The Authority murders threats of the “armies of advanced beings who’ve spent millennia traveling between universes” class and lower. This makes writing The Authority hard; there is no escalating force and enemies don’t (often) come back from the dead.
You see sporadic character development in the margins of their spectacle fights, but Ellis’ big screen action and Millar’s militant liberal mary sue-ism weren’t what made The Authority legendary; it was that The Authority was nothing like anything in comics. As soon as someone tried to make The Authority like another comic book (even The Authority itself), the venture was doomed.
Joe the Barbarian by Grant Morrison
If The Neverending Story had book babies with, um...I guess The Neverending Story, then you'd have Joe the Barbarian. That's not a bad thing; it's a big story and a small story simultaneously. It's an amazing concept and an exceptional read.
Also, it’s beautiful and Captain Picard is in it. On an unrelated note, it is hard to talk about why good comics are good, but easy to ramble about the failings of bad comics. It sucks that it’s hardcover, but that’s like complaining that All-Star Superman came out in a single trade after I bought the two separate volumes.
Unwritten Vol 1 by Mike Carey and Peter Gross
If I can forgive the parallels between Joe the Barbarian and The Never Ending Story, I can forgive Unwritten for coming across as being a bit too close to Harry Potter and The Truman Show. This alternate history of writers thing is interesting.

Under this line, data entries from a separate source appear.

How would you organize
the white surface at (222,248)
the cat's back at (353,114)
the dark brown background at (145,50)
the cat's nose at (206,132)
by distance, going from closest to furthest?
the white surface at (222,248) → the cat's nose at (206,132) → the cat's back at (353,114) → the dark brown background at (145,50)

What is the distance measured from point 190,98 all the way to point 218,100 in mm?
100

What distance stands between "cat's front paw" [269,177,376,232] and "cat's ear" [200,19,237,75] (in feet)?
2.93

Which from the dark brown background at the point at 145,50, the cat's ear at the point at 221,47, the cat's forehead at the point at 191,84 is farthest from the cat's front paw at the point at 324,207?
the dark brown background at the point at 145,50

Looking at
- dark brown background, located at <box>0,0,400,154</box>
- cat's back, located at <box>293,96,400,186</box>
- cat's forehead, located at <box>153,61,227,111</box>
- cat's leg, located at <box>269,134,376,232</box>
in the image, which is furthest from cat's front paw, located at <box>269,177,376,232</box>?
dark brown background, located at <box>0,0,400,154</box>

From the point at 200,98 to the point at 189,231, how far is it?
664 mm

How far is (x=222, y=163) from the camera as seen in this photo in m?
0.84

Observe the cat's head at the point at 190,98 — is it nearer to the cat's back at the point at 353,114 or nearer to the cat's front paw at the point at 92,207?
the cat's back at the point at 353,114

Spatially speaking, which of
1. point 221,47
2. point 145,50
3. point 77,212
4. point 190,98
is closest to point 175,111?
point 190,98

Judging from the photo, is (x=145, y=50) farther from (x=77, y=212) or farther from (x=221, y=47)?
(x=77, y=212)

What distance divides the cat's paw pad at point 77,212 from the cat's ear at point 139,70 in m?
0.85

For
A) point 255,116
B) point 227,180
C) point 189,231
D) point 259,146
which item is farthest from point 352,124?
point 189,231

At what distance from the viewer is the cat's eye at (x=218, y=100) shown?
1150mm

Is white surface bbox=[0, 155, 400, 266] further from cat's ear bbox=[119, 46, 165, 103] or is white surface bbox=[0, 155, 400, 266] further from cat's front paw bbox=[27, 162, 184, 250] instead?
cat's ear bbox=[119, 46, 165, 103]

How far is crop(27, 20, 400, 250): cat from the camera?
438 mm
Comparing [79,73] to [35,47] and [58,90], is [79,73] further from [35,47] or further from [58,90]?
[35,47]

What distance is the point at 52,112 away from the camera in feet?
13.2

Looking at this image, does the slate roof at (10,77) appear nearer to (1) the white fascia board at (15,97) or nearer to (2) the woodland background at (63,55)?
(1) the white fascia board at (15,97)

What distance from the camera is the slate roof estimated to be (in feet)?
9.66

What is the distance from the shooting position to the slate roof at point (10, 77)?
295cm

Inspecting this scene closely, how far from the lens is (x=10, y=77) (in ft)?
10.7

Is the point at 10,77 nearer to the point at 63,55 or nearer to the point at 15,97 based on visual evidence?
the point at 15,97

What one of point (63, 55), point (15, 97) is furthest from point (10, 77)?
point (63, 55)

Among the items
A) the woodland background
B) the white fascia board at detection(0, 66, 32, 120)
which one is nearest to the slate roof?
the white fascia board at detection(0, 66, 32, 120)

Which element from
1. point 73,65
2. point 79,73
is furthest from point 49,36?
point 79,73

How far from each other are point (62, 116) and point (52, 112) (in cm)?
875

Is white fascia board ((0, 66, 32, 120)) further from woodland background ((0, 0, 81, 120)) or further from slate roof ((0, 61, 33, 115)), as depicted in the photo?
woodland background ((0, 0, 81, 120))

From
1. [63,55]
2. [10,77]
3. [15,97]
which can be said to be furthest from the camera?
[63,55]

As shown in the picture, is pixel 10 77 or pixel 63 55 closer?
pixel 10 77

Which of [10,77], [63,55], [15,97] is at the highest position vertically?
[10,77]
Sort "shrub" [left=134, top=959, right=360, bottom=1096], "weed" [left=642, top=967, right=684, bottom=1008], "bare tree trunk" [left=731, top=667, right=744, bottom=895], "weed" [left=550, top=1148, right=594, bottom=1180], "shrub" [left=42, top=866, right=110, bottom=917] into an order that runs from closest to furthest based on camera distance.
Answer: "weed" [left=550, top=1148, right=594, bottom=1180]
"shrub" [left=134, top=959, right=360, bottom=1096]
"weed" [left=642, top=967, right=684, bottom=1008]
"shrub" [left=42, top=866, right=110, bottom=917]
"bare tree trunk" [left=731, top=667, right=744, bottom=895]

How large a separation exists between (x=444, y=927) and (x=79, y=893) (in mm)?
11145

I’ve heard nothing but praise for this series.
But no. The pat “solve Dad’s old mystery” and “evil conspiracy” angles don’t do a thing for me. Nothing has hooked me. I don’t like these characters. The protagonist never gets his feet under him and neither did I. I might read more, but I wouldn’t pay money to.
FC:R is a 24-pack of Pop-Tarts. There's the, "Spectre and Rene Montoya as The Question? Let's fucking do this!" followed about an hour later with, "Let's never do this again. Can I please vomit now?" It's so much irrelevant, histrionic, artless crap. It addresses the question some (weird) fans might have had about the presence of The Christian God in light of Darkseid's destruction/assimilation of everything in existence. Let me answer that in a much shorter format with fewer pictures of people screaming, crying, and making the most/least obvious foreshadowing for a dues ex rectum in literary history: “Shut up.”#2 Worst
Planetary Vol 4 by Warren Ellis
How do I explain Planetary to you? How do I explain one of the best comics ever written and illustrated? How do I explain that despite drinking deeply from the well of the 20th Century’s richest fiction, it remains something original? How do I explain that it plants a seed in the reader that grows into a brilliant light that makes them want something better from comics, from the world, and from themselves? How do I explain the joy that sinks teeth into the throat of cynicism with the challenge of real change? It is the best comic in comics.
Batman & Robin: From the return of Bruce Wayne up to The Reboot by Grant Morrison, Paul Cornell, Peter Tomasi, and Judd Winick
These aren't mind blowing, but they're consistently solid and, like Breaking Bad, they should be the standard to which their medium is held. Cornell isn’t afraid to present, “Yeah, they blew a whole in this woman’s head and now she’s smarter than ever!” That takes moxie. And I like moxie. Tomasi takes the eye rolling concept of people dressed up like phosphorescent angels work because the overused symbolism is created by a psychotic in context. Winick does a red-headed Jason story. My point is that this book was started by Morrison, but ended up being better than Morrison.